Eliciting Human Preferences with Language Models
Belinda Z. Li, Alex Tamkin, Noah Goodman, Jacob Andreas
TL;DR
This paper introduces Generative Active Task Elicitation (GATE), a framework that uses language models to interactively elicit and infer human task preferences, addressing the shortcomings of prompting and traditional label-based paradigms. By treating elicitation as a dialogue-driven process, GATE generates informative edge cases and questions (yes/no and open-ended) to rapidly align model behavior with user values. Across email verification, content recommendation, and moral reasoning, GATE demonstrates improved alignment and comparable or reduced user effort relative to baselines, highlighting the method's strength in handling edge cases and nebulous preferences. The work also discusses limitations, potential risks, and directions for scaling and applying LM-driven elicitation to complex, high-stakes domains.
Abstract
Language models (LMs) can be directed to perform target tasks by using labeled examples or natural language prompts.

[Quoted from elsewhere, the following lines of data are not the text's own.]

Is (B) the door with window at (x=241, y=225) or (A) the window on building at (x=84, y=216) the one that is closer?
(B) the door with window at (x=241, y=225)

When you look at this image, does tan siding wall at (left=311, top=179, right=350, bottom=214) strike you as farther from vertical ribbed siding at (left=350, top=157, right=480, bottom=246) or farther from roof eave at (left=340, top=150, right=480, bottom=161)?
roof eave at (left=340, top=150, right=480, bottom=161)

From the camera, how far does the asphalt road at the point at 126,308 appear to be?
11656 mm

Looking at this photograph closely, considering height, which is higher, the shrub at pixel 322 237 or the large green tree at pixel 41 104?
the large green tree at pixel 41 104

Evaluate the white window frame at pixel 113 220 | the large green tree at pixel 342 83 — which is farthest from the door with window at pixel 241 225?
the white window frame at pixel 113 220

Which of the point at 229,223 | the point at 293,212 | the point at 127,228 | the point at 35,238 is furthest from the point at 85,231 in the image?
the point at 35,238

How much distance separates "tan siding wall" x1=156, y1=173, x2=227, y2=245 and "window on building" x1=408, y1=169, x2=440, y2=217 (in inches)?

But selecting examples or writing prompts for can be challenging--especially in tasks that involve unusual edge cases, demand precise articulation of nebulous preferences, or require an accurate mental model of LM behavior. We propose to use *LMs themselves* to guide the task specification process. In this paper, we introduce **Generative Active Task Elicitation (GATE)**: a learning framework in which models elicit and infer intended behavior through free-form, language-based interaction with users. We study GATE in three domains: email validation, content recommendation, and moral reasoning. In preregistered experiments, we show that LMs prompted to perform GATE (e.g., by generating open-ended questions or synthesizing informative edge cases) elicit responses that are often more informative than user-written prompts or labels. Users report that interactive task elicitation requires less effort than prompting or example labeling and surfaces novel considerations not initially anticipated by users. Our findings suggest that LM-driven elicitation can be a powerful tool for aligning models to complex human preferences and values.